→ **SELECTED TEXT**:

=== Begin Enclosure ===

Sixty Facts from Report Wal-Mart’s Global Track Record and the implications for FDI in Multi-Brand Retail in India A report by UNI Global Union



This paper is submitted by UNI Global Union, a global union representing more than 20 million workers from over 900 trade unions in the services industries.

UNI affiliates include unions, which together represent mil-lions of workers in the retail industry, many of which have relationships with the global retailers who now seek to enter India.

The report is informed by the experiences of many of our affiliates with global retailers, but in particular the United Food and Commercial
Workers International Union (UFCW), a union of 1.3 million members in North America.

UNI has signed global agreements with over 40 multinational companies, which set forth parameters for fair treatment of their employees and their unions.

In India, UNI affiliates include unions in the banking, telecommunications, postal, media, graphical, private security, and retail industries.

The report discusses the potential effects of globalized modern retail, on four groups of stakeholders:
1)    modern retail workers,
2)    small retailers (kiranas and hawkers),
3)    supply chain intermediaries (e.g. wholesalers),
4)    producers

This report examines the track record of Wal-Mart, the largest retailer in the world, with global revenue of $421 billion USD in 2010, 3.5 times
the revenue of the next-largest competitor.
.

Important sixty Facts from Report

1.  
The report says that without adequate safeguards put in place, FDI in multi-brand retail will likely lead to widespread displacement and poor treatment of Indian workers in retail, logistics, agriculture, and manufacturing.

2.  
Walmart has a record of violating laws protecting workers’ rights and aggressive anti-union conduct in the United States and elsewhere.


3.  
For example, Human Rights Watch in a 2007 report noted that Walmart’s “relentless anti-union drumbeat creates a climate of fear at its US stores.”  And as a result, “Many workers are convinced they will suffer dire consequences if they form a union.”

4.  
In the United States, studies show that Walmart has a negative impact on both retail worker wages and total retail employment.


5.  
University of California researchers found that “Walmart workers earn an estimated 12.4% less than retail workers as a whole.” And other researchers estimated that “Each Walmart worker takes the place of 1.4 retail workers.”

6.    
In a number of countries, the presence of a Walmart store has had a devastating impact on small businesses in the surrounding areas.

7.

=== End Enclosure ===

→ **INFORMATION SHOWN**:
=== Begin Enclosure ===

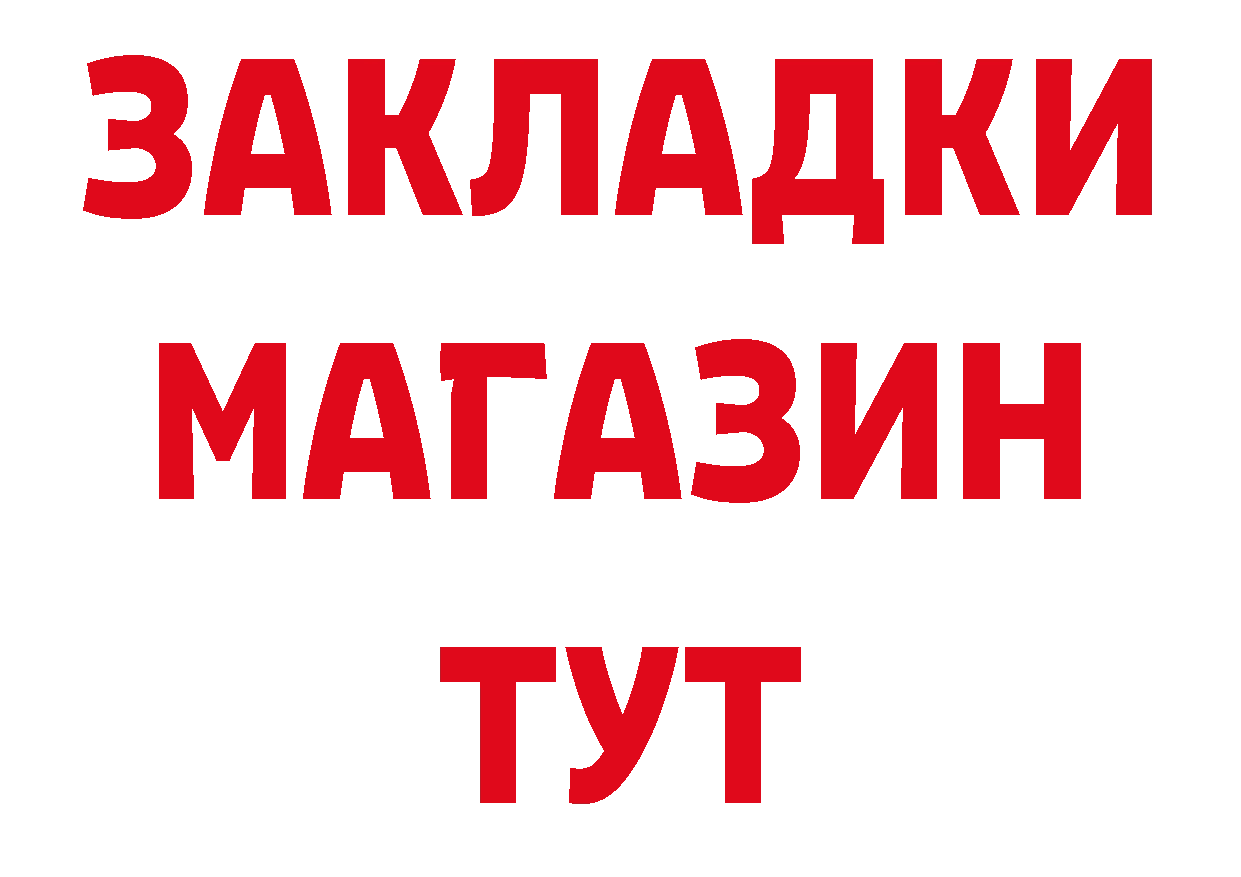 ЗАКЛАДКИ
МАГАЗИН
ТУТ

=== End Enclosure ===

→ **REQUIREMENT**: Can you extend the Walmart report on FDI in Indian retail, picking up after its last line? The listing has nothing to do with the Walmart report.

→ **ANSWER TO THIS EXERCISE**:
Studies have also found that the expansion of hypermarkets like Walmart has led to the mass closure of small businesses in the United States and other countries.

8.  
Researchers from the United States Census Bureau found that “the entry of and growth of [hypermarkets] has a substantial negative impact on employment growth and survival of single unit and smaller chain stores.”

9.  
Supply chain intermediaries, like wholesalers and other middlemen, are also negatively impacted by Walmart.

10.  
The company’s global reach allows it to source goods directly thereby circumvent existing wholesalers and distributors

11.  
During the recent Competition Tribunal hearings in South Africa regarding Walmart’s acquisition of Massmart, the company cited its ability to “disintermediate” (e.g. eliminate middlemen) as an important way to cut costs.

12.  
Workers in the company’s supply chain do not fare much better.  In the long term, Walmart pushes prices paid to farmers and manufacturers down rather than raising them, and producers unable to accept such concessions simply go out of business.

13.  
The company is so large that it has the power to dictate the terms of suppliers’ contracts, including turnaround time, quality, quantity and price.

14.  
In a review of Walmart’s Mexican operations one clothing manufacturer noted, “Walmart has driven many suppliers out of business.


15.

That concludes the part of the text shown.